[EXCERPTED DATA]
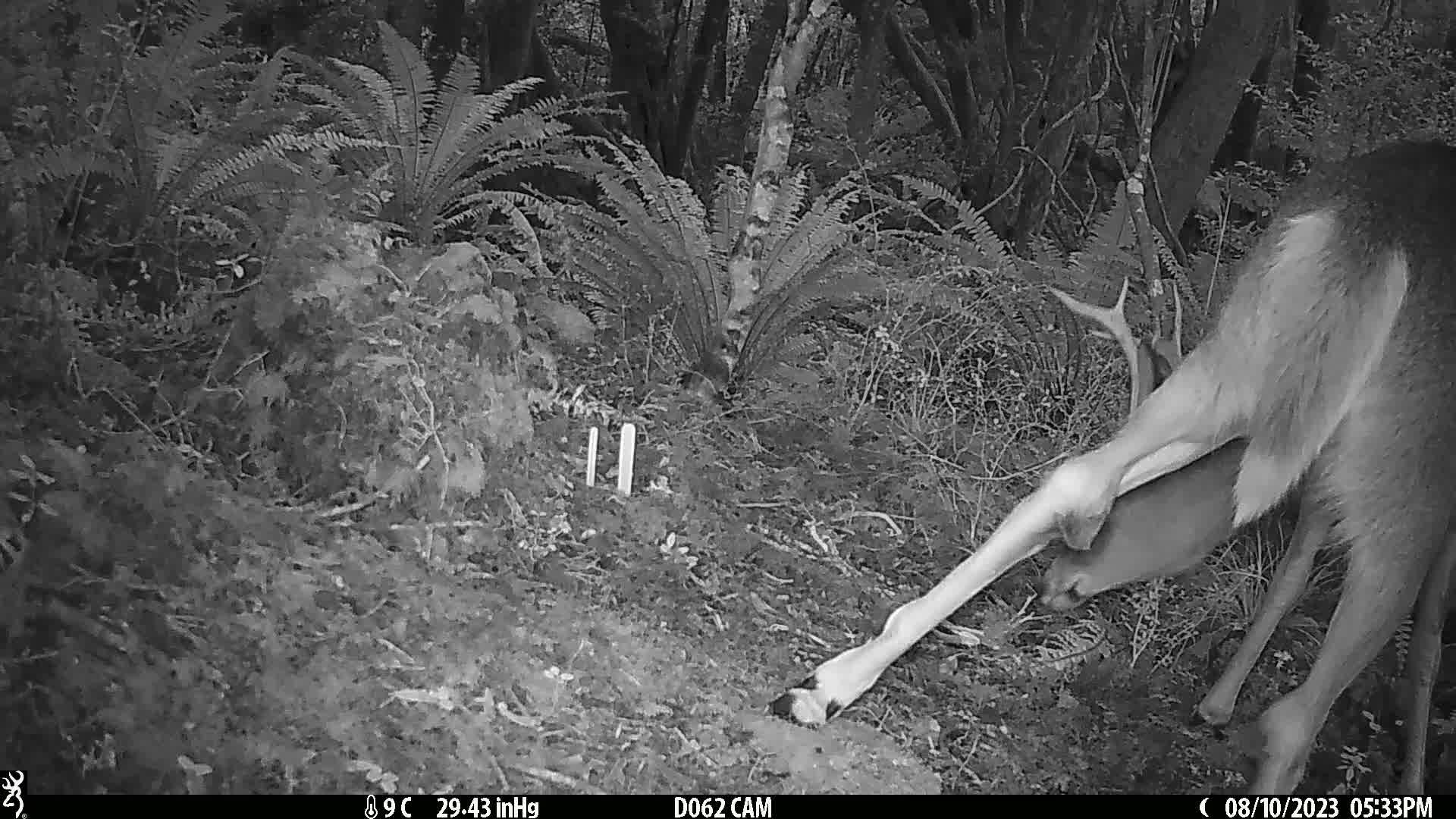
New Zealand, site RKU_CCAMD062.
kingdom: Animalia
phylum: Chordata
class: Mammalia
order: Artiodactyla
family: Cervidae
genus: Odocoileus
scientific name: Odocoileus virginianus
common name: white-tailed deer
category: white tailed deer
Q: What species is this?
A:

[WHAT THE TASK ASKS]
Set the pictures aside and reproduce the data above exactly.

[TASK ANSWER]
New Zealand, site RKU_CCAMD062.
kingdom: Animalia
phylum: Chordata
class: Mammalia
order: Artiodactyla
family: Cervidae
genus: Odocoileus
scientific name: Odocoileus virginianus
common name: white-tailed deer
category: white tailed deer
Q: What species is this?
A:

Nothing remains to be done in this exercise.